Any item of property, plant and equipment is derecognised upon disposal or when no future economic benefits are expected to arise from the continued use of the asset.
Any gain or loss arising on de-recognition of the asset (calculated as the difference between the net disposal proceeds and the carrying amount of the item) is included in the income statement in the year the item is derecognised.
ii) Depreciation
Depreciation is calculated on a straight-line basis over the estimated useful life of the asset which is estimated to vary between 3 and 5 years for office equipment and 5 to 15 years for plant and equipment.
Financial Instruments
Recognition and Derecognition
Regular purchases and sales of financial assets are recognised on trade-date – the date on which the Group commits to purchase or sell the asset. Investments are initially recognised at fair value plus transaction costs for all financial assets not carried at fair value through profit or loss. Financial assets carried at fair value through profit or loss are initially recognised at fair value and transaction costs are expensed in the income statement. Financial assets are derecognised when the rights to receive cash flows from the financial assets has expired or have been transferred and the Group has transferred substantially all the risks and rewards of ownership.
(i) Investments in subsidiaries
Investments in subsidiaries are carried at cost less any impairment losses.

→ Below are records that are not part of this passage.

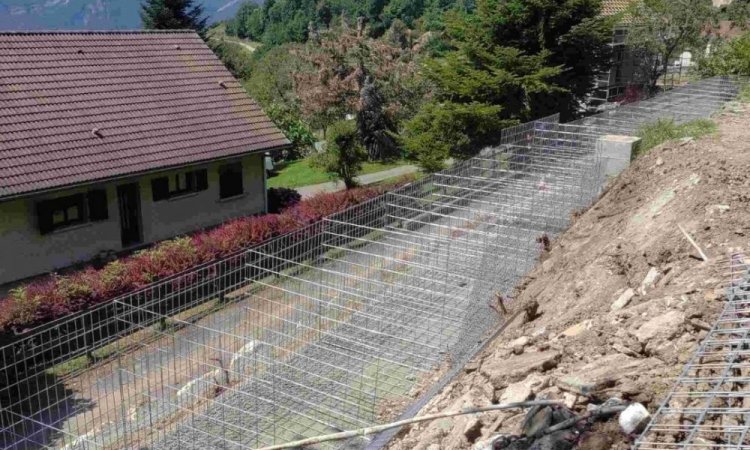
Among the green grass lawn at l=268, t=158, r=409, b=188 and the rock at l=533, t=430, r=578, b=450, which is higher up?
the rock at l=533, t=430, r=578, b=450

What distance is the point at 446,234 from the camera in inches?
456

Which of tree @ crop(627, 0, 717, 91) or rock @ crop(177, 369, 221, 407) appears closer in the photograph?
rock @ crop(177, 369, 221, 407)

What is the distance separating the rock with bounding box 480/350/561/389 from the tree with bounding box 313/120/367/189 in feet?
46.0

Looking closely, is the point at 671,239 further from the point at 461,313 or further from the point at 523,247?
the point at 523,247

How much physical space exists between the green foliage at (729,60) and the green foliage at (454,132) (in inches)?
320

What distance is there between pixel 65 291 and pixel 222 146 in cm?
682

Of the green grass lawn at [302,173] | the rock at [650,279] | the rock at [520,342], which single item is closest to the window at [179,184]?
the green grass lawn at [302,173]

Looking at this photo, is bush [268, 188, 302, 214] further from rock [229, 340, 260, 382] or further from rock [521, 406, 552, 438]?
rock [521, 406, 552, 438]

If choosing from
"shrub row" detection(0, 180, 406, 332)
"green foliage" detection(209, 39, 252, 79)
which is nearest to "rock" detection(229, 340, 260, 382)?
"shrub row" detection(0, 180, 406, 332)

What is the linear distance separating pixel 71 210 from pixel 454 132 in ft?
38.6

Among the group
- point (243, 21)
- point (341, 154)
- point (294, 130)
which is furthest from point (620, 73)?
point (243, 21)

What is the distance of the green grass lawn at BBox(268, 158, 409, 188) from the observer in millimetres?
25500

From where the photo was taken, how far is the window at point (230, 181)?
1739 cm

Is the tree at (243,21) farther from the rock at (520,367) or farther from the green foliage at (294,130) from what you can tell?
the rock at (520,367)
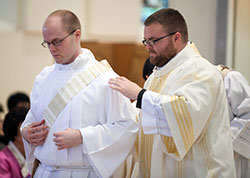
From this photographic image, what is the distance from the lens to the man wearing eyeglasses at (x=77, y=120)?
9.40 ft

(ii) Borrowings and convertible notes
Borrowings are initially recognised at fair value, net of transaction costs incurred. Borrowings are subsequently measured at amortised cost. Any difference between the proceeds (net of transaction costs) and the redemption amount is recognised in the income statement over the period of the borrowings using the effective interest method.
The fair value of the liability portion of a convertible note is determined using a market interest rate for an equivalent nonconvertible bond. This amount is recorded as a liability on an amortised cost basis until extinguished on conversion or maturity of the notes. The remainder of the proceeds is allocated to the conversion option. This is recognised and included in shareholder’s equity, net of income tax effects.
Borrowings are classified as current liabilities unless the Group has an unconditional right to defer settlement of the liability for at least 12 months after the balance sheet date.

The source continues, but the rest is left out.